Comment Don Quichotte et Sancho sortirent du château pour s’en retourner chez eux ; de ce qui leur arriva sur la route. Mort de Don Quichotte ; et ce qui s’ensuivit.

Le chevalier Sancho parfaitement rétabli, continuait à divertir les dames par ses saillies et ses proverbes. Pour Don Quichotte, quelques égards que tout le monde eût pour lui dans le château, il ne pouvait sortir de la profonde mélancolie que lui causait la perte de sa princesse. La défense que Parafaragaramus lui avait faite de chercher de nouvelles aventures, avait aussi quelque part à sa tristesse. Il était dans cette disposition lorsqu’un matin Sancho à la sortie de l’office où le maître d’hôtel l’avait bien régalé, vint le trouver dans sa chambre avec sa gaie humeur, et lui dit en entrant : Bonjour, Seigneur Don Quichotte, je viens de mettre à fin une aventure qui m’a bien fait du plaisir, et ce qui m’en plaît davantage, c’est que je n’ai pas besoin de charpie. Le chevalier de la Manche à ces paroles sortit de la profonde rêverie où il était, pour demander ce que c’était que cette aventure. — Pardi, Monsieur, lui répondit Sancho, c’est un lapin que je viens de déchirer à belles dents dans les offices ; le maître d’hôtel qui est un bon vivant m’a fait manger tout mon saoul, et je n’ai pas fait un repas de chèvre, non ; car il m’a fait boire des rasades à la santé de toutes les dames qui sont ici et du seigneur Parafaragaramus, que le ciel veuille confondre plutôt que de souffrir qu’il m’arrive aucun des malheurs dont il m’a menacé.

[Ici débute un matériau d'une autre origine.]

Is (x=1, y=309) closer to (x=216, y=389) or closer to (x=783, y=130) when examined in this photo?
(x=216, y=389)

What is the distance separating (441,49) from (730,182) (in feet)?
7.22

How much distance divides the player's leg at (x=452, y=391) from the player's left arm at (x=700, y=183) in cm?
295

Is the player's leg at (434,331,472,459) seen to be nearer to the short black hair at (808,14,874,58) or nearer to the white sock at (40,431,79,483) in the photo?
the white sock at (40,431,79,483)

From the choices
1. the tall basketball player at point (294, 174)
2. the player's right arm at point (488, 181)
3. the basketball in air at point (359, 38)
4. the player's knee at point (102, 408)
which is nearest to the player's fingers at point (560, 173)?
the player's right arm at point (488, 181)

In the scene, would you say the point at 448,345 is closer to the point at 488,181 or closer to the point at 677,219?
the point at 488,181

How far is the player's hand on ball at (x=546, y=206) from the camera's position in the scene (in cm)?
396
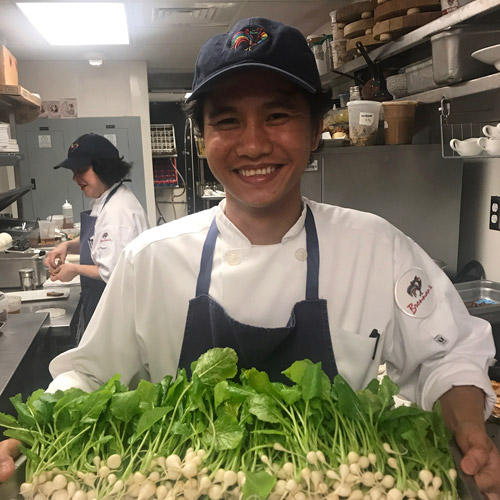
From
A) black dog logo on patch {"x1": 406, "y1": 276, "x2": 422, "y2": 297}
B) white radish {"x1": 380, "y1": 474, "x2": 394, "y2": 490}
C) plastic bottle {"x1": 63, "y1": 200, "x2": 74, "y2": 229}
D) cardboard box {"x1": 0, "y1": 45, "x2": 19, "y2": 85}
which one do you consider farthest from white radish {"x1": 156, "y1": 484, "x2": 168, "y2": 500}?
plastic bottle {"x1": 63, "y1": 200, "x2": 74, "y2": 229}

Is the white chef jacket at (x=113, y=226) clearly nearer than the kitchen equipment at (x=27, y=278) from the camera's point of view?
Yes

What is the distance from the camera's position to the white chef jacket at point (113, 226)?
3.06 m

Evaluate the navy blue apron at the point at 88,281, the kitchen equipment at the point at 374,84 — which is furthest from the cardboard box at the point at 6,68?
the kitchen equipment at the point at 374,84

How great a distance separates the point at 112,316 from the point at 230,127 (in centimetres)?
55

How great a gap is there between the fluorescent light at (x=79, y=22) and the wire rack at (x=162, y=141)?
2.50 meters

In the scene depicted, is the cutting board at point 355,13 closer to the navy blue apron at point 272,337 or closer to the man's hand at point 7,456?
the navy blue apron at point 272,337

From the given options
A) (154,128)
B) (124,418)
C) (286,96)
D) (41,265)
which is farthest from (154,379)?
(154,128)

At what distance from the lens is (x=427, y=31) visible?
2078 millimetres

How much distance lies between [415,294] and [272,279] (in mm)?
361

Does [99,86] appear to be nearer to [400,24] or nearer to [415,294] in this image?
[400,24]

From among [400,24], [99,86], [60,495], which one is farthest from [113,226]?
[99,86]

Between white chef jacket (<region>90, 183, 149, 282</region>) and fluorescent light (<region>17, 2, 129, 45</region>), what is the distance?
5.76 ft

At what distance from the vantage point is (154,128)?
813 centimetres

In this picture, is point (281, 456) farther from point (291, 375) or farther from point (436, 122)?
point (436, 122)
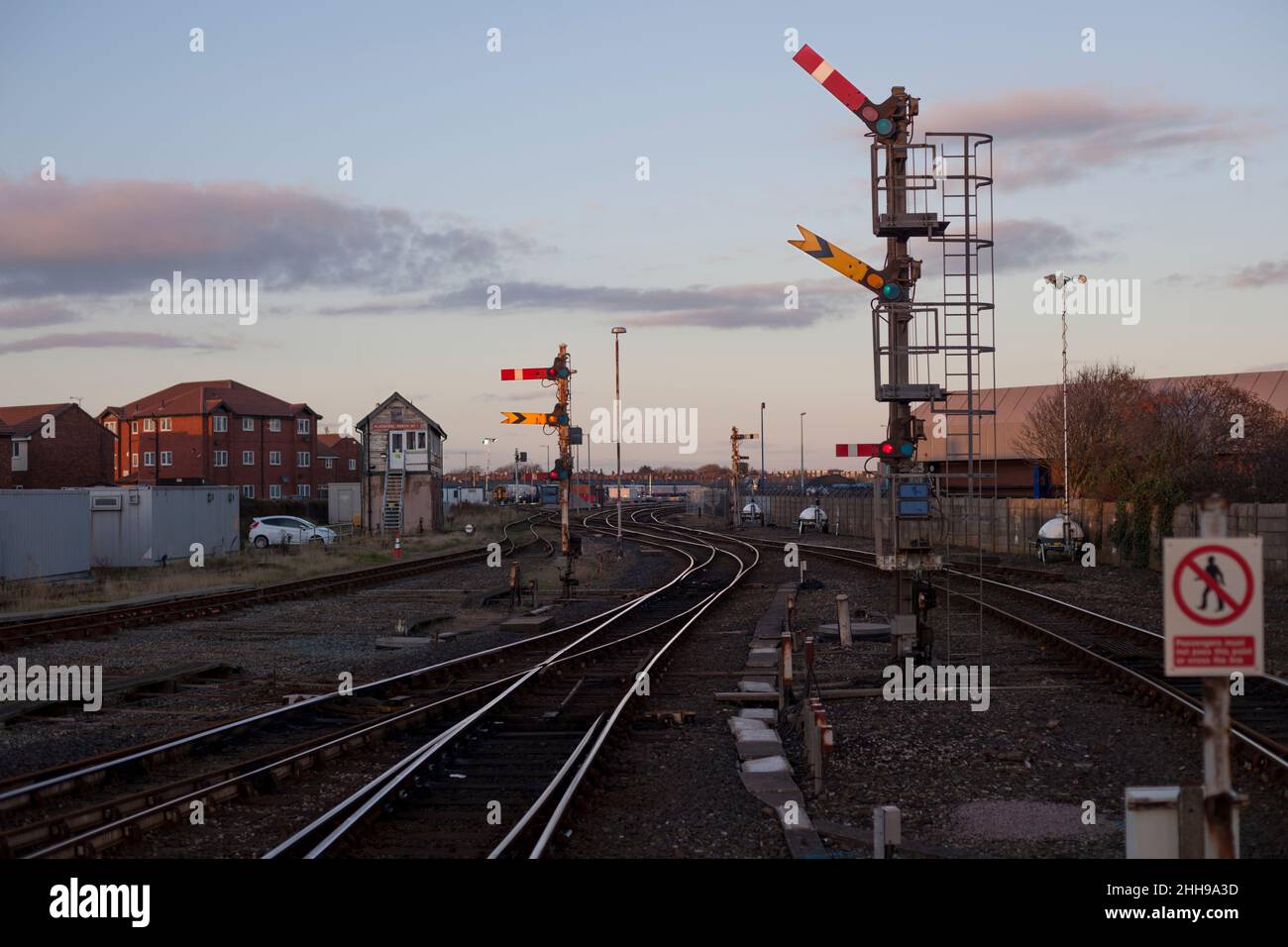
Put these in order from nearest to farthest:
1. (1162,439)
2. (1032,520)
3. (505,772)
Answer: (505,772) → (1032,520) → (1162,439)

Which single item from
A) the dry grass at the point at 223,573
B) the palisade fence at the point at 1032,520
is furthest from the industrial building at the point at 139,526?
the palisade fence at the point at 1032,520

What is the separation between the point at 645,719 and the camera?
505 inches

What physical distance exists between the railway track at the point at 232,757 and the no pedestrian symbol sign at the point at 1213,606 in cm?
673

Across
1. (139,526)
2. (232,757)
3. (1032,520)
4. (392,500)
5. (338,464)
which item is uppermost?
(338,464)

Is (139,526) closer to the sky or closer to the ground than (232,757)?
closer to the sky

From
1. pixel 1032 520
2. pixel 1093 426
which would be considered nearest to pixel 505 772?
pixel 1032 520

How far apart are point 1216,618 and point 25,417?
246ft

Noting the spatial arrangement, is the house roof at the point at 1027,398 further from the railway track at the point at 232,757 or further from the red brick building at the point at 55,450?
the red brick building at the point at 55,450

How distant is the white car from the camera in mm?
46750

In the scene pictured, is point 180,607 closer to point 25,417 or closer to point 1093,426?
point 1093,426

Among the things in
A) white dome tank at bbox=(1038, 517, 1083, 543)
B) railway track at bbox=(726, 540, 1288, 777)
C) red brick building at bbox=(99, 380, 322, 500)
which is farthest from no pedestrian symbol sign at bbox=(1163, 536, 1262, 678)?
red brick building at bbox=(99, 380, 322, 500)

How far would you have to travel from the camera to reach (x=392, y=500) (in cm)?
5822
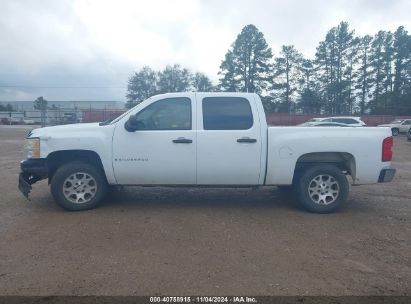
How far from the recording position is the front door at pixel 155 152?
19.5ft

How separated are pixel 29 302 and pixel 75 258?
0.95 meters

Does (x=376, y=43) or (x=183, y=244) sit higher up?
(x=376, y=43)

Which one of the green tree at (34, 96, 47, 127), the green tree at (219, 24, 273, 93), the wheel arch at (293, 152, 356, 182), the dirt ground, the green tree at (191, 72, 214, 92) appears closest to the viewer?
the dirt ground

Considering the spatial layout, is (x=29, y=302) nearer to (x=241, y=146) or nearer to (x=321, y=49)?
(x=241, y=146)

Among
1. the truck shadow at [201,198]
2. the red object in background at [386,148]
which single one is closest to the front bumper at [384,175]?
the red object in background at [386,148]

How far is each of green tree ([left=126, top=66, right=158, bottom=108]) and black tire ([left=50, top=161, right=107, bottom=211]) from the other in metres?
66.3

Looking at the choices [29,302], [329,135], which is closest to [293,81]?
[329,135]

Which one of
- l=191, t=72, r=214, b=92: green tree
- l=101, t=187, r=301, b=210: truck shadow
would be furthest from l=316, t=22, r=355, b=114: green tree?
l=101, t=187, r=301, b=210: truck shadow

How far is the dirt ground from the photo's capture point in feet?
11.8

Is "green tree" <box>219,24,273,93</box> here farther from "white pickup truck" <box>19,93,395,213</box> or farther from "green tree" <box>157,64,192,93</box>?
"white pickup truck" <box>19,93,395,213</box>

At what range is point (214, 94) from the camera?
629 centimetres

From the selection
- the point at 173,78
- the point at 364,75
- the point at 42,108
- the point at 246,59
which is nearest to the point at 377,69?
the point at 364,75

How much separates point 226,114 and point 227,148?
582 mm

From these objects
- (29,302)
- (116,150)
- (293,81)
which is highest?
(293,81)
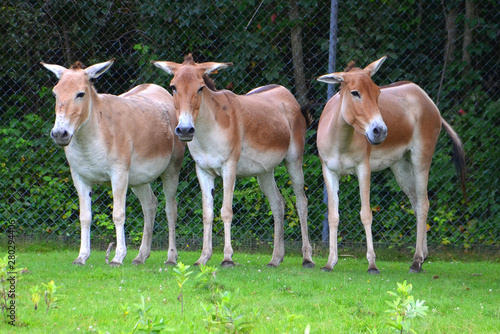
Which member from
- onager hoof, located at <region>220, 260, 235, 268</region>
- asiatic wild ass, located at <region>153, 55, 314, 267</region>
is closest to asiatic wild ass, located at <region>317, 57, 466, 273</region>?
asiatic wild ass, located at <region>153, 55, 314, 267</region>

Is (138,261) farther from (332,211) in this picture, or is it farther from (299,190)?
(332,211)

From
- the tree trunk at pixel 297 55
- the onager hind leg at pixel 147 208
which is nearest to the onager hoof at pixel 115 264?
the onager hind leg at pixel 147 208

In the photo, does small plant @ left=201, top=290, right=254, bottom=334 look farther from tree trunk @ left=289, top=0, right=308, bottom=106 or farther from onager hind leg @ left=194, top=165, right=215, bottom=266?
tree trunk @ left=289, top=0, right=308, bottom=106

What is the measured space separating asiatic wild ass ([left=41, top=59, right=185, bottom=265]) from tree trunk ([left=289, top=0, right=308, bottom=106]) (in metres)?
2.15

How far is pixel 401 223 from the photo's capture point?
28.1ft

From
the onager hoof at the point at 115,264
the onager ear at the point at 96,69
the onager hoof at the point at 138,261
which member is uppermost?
the onager ear at the point at 96,69

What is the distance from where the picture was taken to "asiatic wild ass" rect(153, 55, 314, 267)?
Answer: 6488 millimetres

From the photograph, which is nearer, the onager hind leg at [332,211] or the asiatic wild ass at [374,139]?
the asiatic wild ass at [374,139]

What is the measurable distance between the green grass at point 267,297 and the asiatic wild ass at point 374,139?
0.67m

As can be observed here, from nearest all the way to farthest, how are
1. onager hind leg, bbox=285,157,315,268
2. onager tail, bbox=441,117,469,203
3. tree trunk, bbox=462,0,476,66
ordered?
onager hind leg, bbox=285,157,315,268 → onager tail, bbox=441,117,469,203 → tree trunk, bbox=462,0,476,66

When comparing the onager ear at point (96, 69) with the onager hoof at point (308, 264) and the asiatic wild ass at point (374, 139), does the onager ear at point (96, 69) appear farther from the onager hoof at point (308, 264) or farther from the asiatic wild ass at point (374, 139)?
the onager hoof at point (308, 264)

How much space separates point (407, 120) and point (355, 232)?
1.89 metres

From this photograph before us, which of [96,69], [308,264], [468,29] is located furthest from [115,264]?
[468,29]

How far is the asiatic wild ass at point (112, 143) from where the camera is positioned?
241 inches
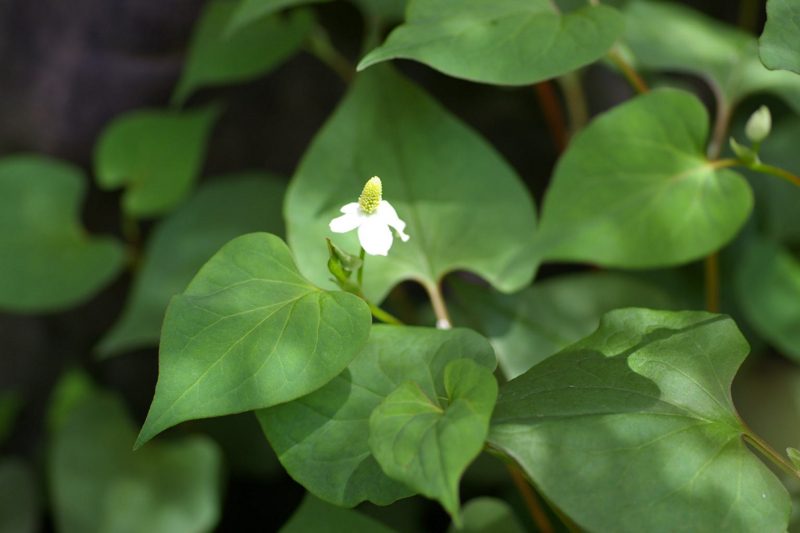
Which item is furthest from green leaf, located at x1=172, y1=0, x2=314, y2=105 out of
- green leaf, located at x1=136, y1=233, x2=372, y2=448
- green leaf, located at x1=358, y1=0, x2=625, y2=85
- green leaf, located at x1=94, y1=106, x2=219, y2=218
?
green leaf, located at x1=136, y1=233, x2=372, y2=448

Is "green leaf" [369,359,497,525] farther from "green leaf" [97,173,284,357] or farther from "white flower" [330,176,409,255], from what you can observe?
"green leaf" [97,173,284,357]

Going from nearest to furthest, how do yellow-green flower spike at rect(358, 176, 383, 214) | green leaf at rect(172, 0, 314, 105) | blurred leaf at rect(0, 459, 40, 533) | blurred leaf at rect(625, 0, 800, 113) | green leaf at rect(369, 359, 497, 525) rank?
green leaf at rect(369, 359, 497, 525) → yellow-green flower spike at rect(358, 176, 383, 214) → blurred leaf at rect(625, 0, 800, 113) → green leaf at rect(172, 0, 314, 105) → blurred leaf at rect(0, 459, 40, 533)

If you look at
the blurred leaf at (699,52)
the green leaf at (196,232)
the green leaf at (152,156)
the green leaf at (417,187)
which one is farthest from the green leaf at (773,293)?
the green leaf at (152,156)

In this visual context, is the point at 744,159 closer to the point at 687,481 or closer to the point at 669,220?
the point at 669,220

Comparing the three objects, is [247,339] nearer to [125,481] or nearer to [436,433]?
[436,433]

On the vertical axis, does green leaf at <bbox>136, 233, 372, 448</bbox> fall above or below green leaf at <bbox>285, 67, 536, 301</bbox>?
above

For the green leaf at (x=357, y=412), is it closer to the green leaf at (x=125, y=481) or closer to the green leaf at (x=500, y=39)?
the green leaf at (x=500, y=39)

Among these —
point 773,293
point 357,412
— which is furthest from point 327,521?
point 773,293
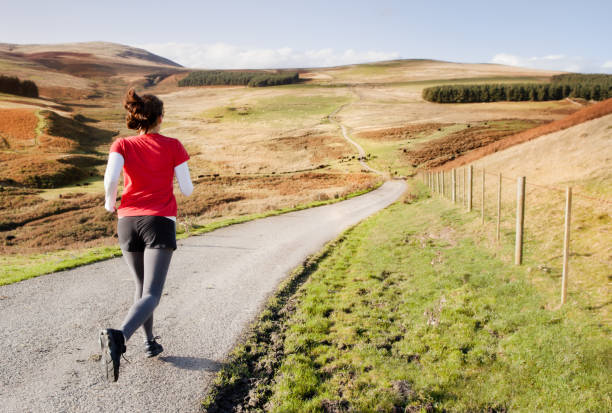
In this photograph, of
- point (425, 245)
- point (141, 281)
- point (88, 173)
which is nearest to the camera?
point (141, 281)

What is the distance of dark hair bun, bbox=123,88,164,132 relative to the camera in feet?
14.9

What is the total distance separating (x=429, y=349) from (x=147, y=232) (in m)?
4.77

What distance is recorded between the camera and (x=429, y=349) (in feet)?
21.6

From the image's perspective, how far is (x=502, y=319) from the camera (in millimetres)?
→ 7395

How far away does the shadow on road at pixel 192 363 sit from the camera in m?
5.49

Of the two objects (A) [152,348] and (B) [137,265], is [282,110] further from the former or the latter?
(B) [137,265]

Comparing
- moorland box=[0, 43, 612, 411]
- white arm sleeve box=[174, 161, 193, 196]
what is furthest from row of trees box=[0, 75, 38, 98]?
white arm sleeve box=[174, 161, 193, 196]

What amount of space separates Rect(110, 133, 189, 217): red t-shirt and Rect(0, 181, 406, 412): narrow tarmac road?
2179 millimetres

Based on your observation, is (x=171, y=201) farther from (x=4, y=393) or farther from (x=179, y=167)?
(x=4, y=393)

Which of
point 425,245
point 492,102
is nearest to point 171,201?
point 425,245

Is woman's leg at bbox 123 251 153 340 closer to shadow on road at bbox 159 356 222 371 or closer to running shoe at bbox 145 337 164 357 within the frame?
running shoe at bbox 145 337 164 357

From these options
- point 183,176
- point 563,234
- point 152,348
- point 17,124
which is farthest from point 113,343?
point 17,124

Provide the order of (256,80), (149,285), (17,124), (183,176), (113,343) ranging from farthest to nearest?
(256,80)
(17,124)
(183,176)
(149,285)
(113,343)

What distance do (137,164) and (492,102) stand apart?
118637 mm
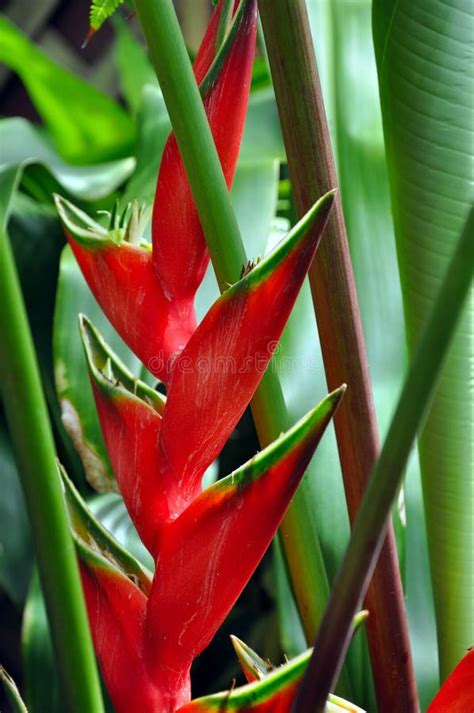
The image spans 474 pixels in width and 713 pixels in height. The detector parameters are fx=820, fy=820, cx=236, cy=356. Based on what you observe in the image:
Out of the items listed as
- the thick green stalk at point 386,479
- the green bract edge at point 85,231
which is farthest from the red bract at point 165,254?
the thick green stalk at point 386,479

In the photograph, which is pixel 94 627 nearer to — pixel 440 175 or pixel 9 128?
pixel 440 175

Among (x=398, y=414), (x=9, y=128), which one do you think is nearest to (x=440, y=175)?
(x=398, y=414)

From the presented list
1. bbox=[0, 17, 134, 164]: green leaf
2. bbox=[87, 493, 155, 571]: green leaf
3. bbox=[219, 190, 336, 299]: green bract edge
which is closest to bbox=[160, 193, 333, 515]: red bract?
bbox=[219, 190, 336, 299]: green bract edge

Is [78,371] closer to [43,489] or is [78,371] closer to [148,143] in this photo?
[148,143]

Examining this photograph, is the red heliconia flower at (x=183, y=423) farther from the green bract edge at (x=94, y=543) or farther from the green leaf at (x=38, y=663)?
the green leaf at (x=38, y=663)

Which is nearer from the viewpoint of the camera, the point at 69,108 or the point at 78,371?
the point at 78,371

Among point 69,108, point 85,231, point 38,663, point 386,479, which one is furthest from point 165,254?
point 69,108

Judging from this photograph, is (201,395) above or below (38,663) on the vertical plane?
above
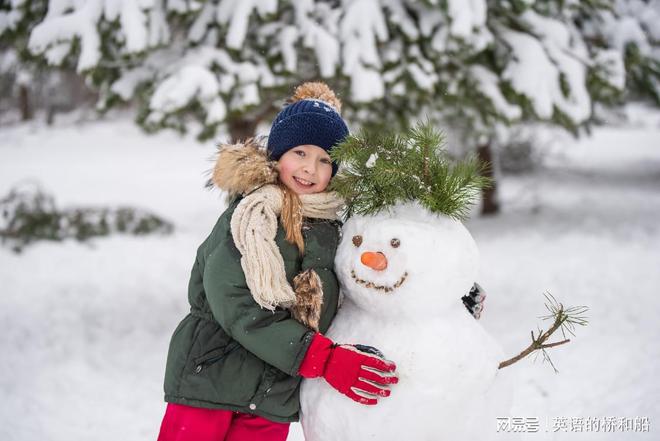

Point d’imprécations contre cet enchanteur, répondit Don Quichotte, ne te déferas-tu jamais de la mauvaise habitude où tu es de maudire les personnes dont tu n’as pas sujet de te plaindre ? Mais que dis-je ? Parafaragaramus au contraire n’est-il pas le meilleur de nos amis ? C’est par l’intérêt qu’il prend à ma gloire qu’il m’a conseillé de renoncer à la Chevalerie errante ; il sait ce qui m’arriverait si j’exerçais plus longtemps cette profession ; il veut me dérober au déshonneur que je ne pourrais sans doute éviter si je suivais le penchant que j’ai pour les aventures. Il y a dans la vie des héros un terme de bonheur et de gloire où ils doivent s’arrêter, sans vouloir passer outre, de crainte qu’en voulant forcer, pour ainsi dire, les destinées, ils ne tombent dans des malheurs qui leur attirent le mépris des mêmes hommes dont ils auraient acquis toute l’estime. Pour prévenir un si triste sort, je suis résolu plus que jamais à passer le reste de mes jours dans la tranquillité. Mais au reste je t’avouerai que je commence à m’ennuyer dans ce château. Je sais bien que Madame la duchesse n’épargne rien pour m’en rendre le séjour agréable ; mais dans la situation où se trouve mon cœur et mon esprit, il me semble que le Toboso me convient mieux que tous les autres lieux du monde.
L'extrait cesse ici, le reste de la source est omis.